:: Selected passage ::
• • • •

Another difference is that cx_Oracle supports row array fetching (getting multiple rows each time an access to the DB is made), whereas PHP OCI8 only has row prefetching - which doesn't work with LOBs. Fetching each row in PHP requires a separate round trip to the database.
With PHP OCI8 3.2 from PECL for PHP 8.1, or with the bundled OCI8 in the PHP 8.2 development branch, you can enable LOB prefetching which can give a nice boost for PHP OCI8 when dealing with non-huge LOBS. This can remove round-trips to get data from each locator. However you can't overcome the lack of array fetching in PHP OCI8.
Some snippets to count round-trips in PHP are:
function getSid($c) {
$sql = "SELECT sys_context('userenv', 'sid') FROM dual";
$s = oci_parse($c, $sql);
oci_execute($s);
$arr = oci_fetch_array($s);
return($arr[0]);
}
function getRoundTrips($systemconn, $sid) {
$sql = <<<'ENDND'
SELECT ss.value
FROM v$sesstat ss, v$statname sn
WHERE ss.sid = :sid
AND ss.statistic# = sn.statistic#
AND sn.name LIKE '%roundtrip%client%'
ENDND;
$s = oci_parse($systemconn, $sql);
oci_bind_by_name($s, ":sid", $sid);
oci_execute($s);
$arr = oci_fetch_array($s);
return($arr[0]);
}
You can call getRoundTrips()

• • • •

:: Dataset entries ::

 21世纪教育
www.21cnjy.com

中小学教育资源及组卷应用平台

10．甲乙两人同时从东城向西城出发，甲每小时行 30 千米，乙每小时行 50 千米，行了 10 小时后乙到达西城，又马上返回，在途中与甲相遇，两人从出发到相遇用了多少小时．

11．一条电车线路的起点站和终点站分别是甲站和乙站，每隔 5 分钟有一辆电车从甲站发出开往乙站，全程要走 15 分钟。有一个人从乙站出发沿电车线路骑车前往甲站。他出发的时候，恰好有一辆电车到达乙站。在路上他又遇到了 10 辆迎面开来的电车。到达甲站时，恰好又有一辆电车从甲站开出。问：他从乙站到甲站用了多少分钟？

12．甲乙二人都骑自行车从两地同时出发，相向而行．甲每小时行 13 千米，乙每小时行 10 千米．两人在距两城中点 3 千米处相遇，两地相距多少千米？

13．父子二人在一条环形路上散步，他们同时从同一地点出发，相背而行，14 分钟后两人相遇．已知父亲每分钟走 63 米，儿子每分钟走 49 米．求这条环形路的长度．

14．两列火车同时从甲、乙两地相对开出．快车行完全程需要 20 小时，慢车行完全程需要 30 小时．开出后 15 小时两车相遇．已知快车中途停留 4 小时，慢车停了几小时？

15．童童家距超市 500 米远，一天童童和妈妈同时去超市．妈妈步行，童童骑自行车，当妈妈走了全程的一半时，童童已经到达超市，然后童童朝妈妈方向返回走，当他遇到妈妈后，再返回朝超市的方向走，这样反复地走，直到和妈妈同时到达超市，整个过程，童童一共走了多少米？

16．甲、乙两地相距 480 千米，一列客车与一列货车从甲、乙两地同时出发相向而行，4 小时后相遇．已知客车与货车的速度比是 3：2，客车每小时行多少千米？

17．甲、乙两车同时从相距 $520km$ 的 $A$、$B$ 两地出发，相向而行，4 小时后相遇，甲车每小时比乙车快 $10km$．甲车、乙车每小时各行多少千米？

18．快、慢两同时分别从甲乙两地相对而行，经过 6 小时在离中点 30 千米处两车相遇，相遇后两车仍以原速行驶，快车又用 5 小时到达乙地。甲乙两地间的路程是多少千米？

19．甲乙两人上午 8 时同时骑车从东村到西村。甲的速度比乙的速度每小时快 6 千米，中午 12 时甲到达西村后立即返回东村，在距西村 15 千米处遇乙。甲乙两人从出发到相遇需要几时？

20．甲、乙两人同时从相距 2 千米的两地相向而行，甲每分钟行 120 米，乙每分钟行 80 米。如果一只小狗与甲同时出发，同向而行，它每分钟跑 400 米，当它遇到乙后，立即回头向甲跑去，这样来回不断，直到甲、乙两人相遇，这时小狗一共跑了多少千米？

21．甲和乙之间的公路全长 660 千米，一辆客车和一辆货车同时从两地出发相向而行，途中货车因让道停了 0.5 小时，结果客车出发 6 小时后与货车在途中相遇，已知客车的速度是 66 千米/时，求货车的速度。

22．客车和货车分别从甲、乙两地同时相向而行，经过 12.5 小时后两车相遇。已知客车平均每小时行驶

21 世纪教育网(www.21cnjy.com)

• • • •

:: Task requirements ::
For each statement below, say whether it agrees with the excerpt on PHP OCI8 and cx_Oracle, answering yes or no and quoting the words of the text that decide it. (a) PHP OCI8 supports row array fetching. (b) LOB prefetching can be enabled using PHP OCI8 3.2 from PECL for PHP 8.1. (c) Row prefetching in PHP OCI8 works with LOBs. Rely only on the text, not on the items.

:: Task answer ::
(a) No: "whereas PHP OCI8 only has row prefetching"
(b) Yes: "With PHP OCI8 3.2 from PECL for PHP 8.1, or with the bundled OCI8 in the PHP 8.2 development branch, you can enable LOB prefetching"
(c) No: "which doesn't work with LOBs"